Many investors came into 2022 with their eyes wide open. Elevated equity valuations, waning policy support and higher interest rates suggested that it was probably time to start thinking about some strategy changes. Since then, geopolitical unrest has only confirmed the need to reassess expectations and asset allocations.
And when it comes to change, evidence suggests investor minds are open, too. As core equities and fixed income have struggled year-to-date, alternative mutual funds have recorded net inflows of more than $11.6 billion1. Also known as liquid alternatives, these funds often have characteristics similar to hedge funds but are public vehicles that can be traded easily. Many offer investors a higher degree of diversity and flexibility, such as the ability to take long and short views on specific assets, and have few or no ties to traditional benchmarks.
But despite the recent inflow, a review of 9,500 professionally managed portfolios using our proprietary GS PRISM™ portfolio analysis tool found that the average allocation held by financial advisors in recent years was just 3.8%. Moreover, the majority of advisors in 2021—62%—hold nearly no allocation (less than 1%)2.
We think there is a case to be made for increasing those allocations. The way we see it, liquid alternatives offer two potential advantages.

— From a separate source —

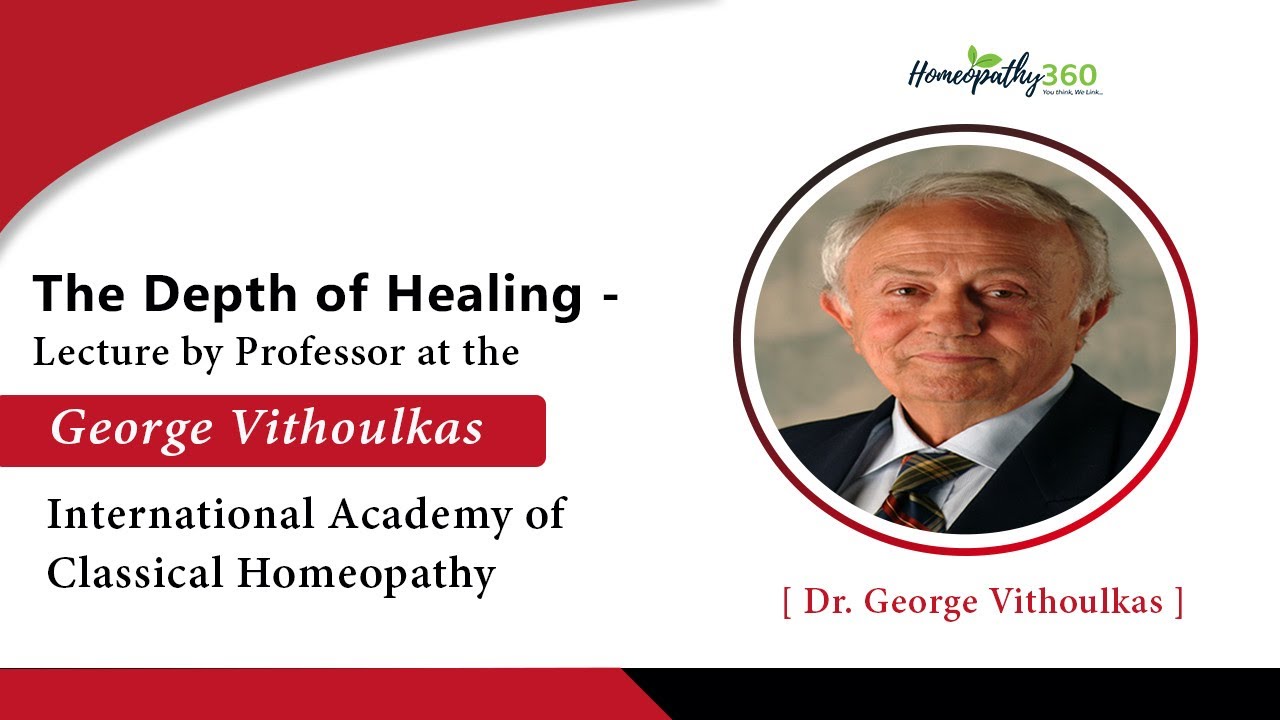The Depth of Healing - Lecture by Professor George Vithoulkas at the International Academy ...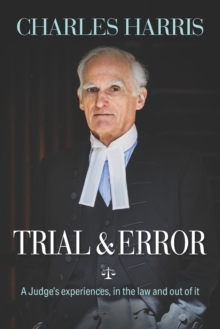 Trial & Error : A Judge's experiences, in the law and out of it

First, we believe they may reduce the effects of severe equity drawdowns.
Since 1990, during periods where the S&P 500 Index fell 15% or more from its peak, diversified liquid alternatives outperformed US large cap equities by between 13 and 47 percentage points (pp). Exposure to these assets during volatile market environments may help investors avoid emotional selling, maintain a long-term investment perspective, and participate in subsequent rebounds.